(EXERCISE INPUTS begins)

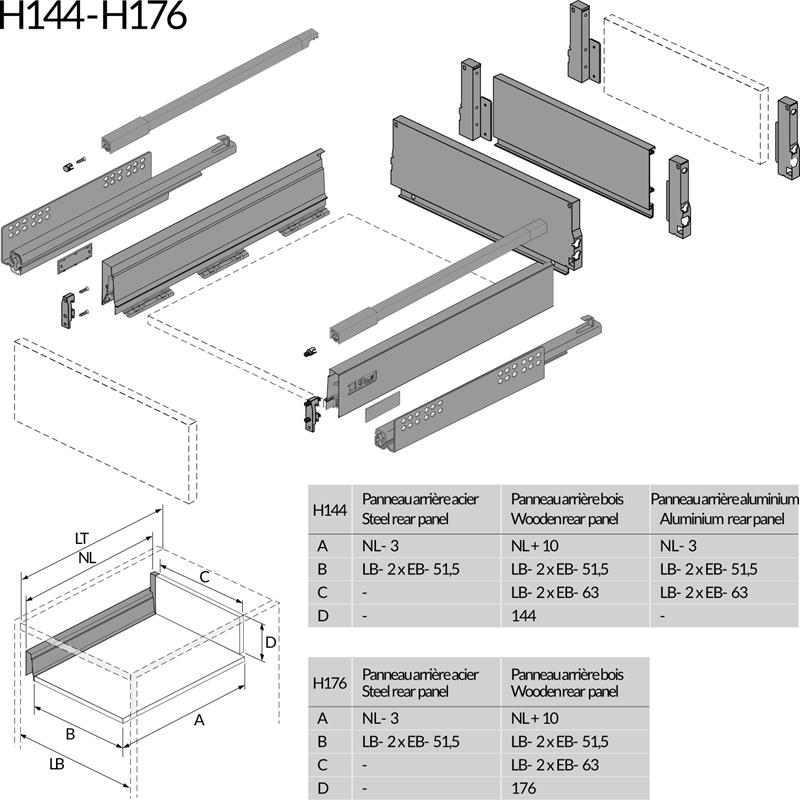 H144-H176

LT
NL
C
D
B
A
LB

| H144 | Panneau arrière acier Steel rear panel | Panneau arrière bois Wooden rear panel | Panneau arrière aluminium Aluminium rear panel |
|---|---|---|---|
| A | NL- 3 | NL+ 10 | NL- 3 |
| B | LB- 2 x EB- 51,5 | LB- 2 x EB- 51,5 | LB- 2 x EB- 51,5 |
| C | - | LB- 2 x EB- 63 | LB- 2 x EB- 63 |
| D | - | 144 | - |

| H176 | Panneau arrière acier Steel rear panel | Panneau arrière bois Wooden rear panel |
|---|---|---|
| A | NL- 3 | NL+ 10 |
| B | LB- 2 x EB- 51,5 | LB- 2 x EB- 51,5 |
| C | - | LB- 2 x EB- 63 |
| D | - | 176 |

(EXERCISE INPUTS ends)

**TASK ITEM**.
Gather each line from the listing above that holds "Wooden".

**WRITTEN REPLY**.
| H144 | Panneau arrière acier Steel rear panel | Panneau arrière bois Wooden rear panel | Panneau arrière aluminium Aluminium rear panel |
| H176 | Panneau arrière acier Steel rear panel | Panneau arrière bois Wooden rear panel |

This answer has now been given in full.